> [YOUR OBJECTIVE] Please reproduce all the data exactly as written and omit the pictures.

===== STORED DATA

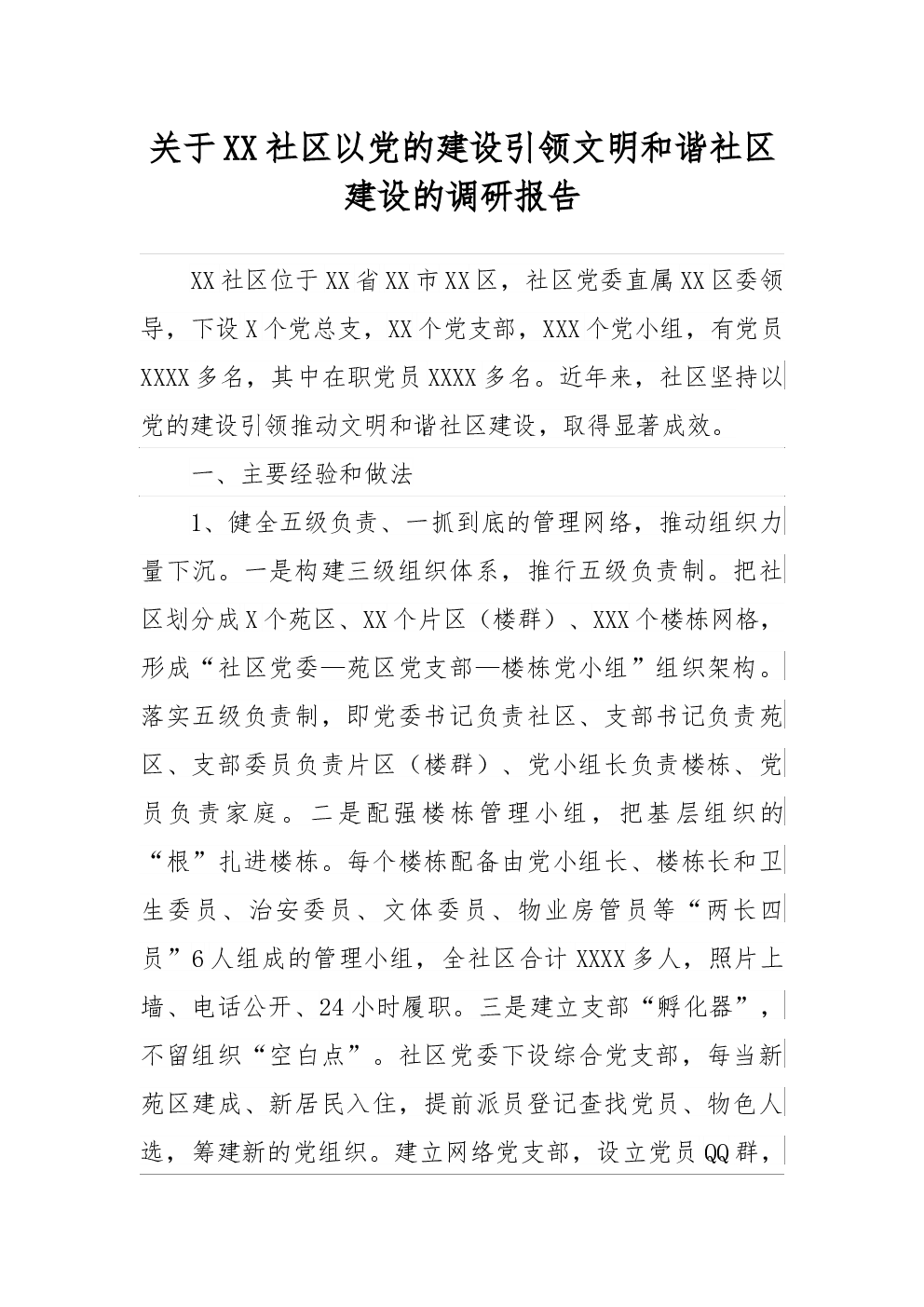 关于XX社区以党的建设引领文明和谐社区建设的调研报告

XX社区位于XX省XX市XX区，社区党委直属XX区委领导，下设X个党总支，XX个党支部，XXX个党小组，有党员XXXX多名，其中在职党员XXXX多名。近年来，社区坚持以党的建设引领推动文明和谐社区建设，取得显著成效。

一、主要经验和做法

1、健全五级负责、一抓到底的管理网络，推动组织力量下沉。一是构建三级组织体系，推行五级负责制。把社区划分成X个苑区、XX个片区（楼群）、XXX个楼栋网格，形成“社区党委—苑区党支部—楼栋党小组”组织架构。落实五级负责制，即党委书记负责社区、支部书记负责苑区、支部委员负责片区（楼群）、党小组长负责楼栋、党员负责家庭。二是配强楼栋管理小组，把基层组织的“根”扎进楼栋。每个楼栋配备由党小组长、楼栋长和卫生委员、治安委员、文体委员、物业房管员等“两长四员”6人组成的管理小组，全社区合计XXXX多人，照片上墙、电话公开、24小时履职。三是建立支部“孵化器”，不留组织“空白点”。社区党委下设综合党支部，每当新苑区建成、新居民入住，提前派员登记查找党员、物色人选，筹建新的党组织。建立网络党支部，设立党员QQ群，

==========

> [RESPONSE TO THIS EXERCISE]
 关于XX社区以党的建设引领文明和谐社区建设的调研报告

XX社区位于XX省XX市XX区，社区党委直属XX区委领导，下设X个党总支，XX个党支部，XXX个党小组，有党员XXXX多名，其中在职党员XXXX多名。近年来，社区坚持以党的建设引领推动文明和谐社区建设，取得显著成效。

一、主要经验和做法

1、健全五级负责、一抓到底的管理网络，推动组织力量下沉。一是构建三级组织体系，推行五级负责制。把社区划分成X个苑区、XX个片区（楼群）、XXX个楼栋网格，形成“社区党委—苑区党支部—楼栋党小组”组织架构。落实五级负责制，即党委书记负责社区、支部书记负责苑区、支部委员负责片区（楼群）、党小组长负责楼栋、党员负责家庭。二是配强楼栋管理小组，把基层组织的“根”扎进楼栋。每个楼栋配备由党小组长、楼栋长和卫生委员、治安委员、文体委员、物业房管员等“两长四员”6人组成的管理小组，全社区合计XXXX多人，照片上墙、电话公开、24小时履职。三是建立支部“孵化器”，不留组织“空白点”。社区党委下设综合党支部，每当新苑区建成、新居民入住，提前派员登记查找党员、物色人选，筹建新的党组织。建立网络党支部，设立党员QQ群，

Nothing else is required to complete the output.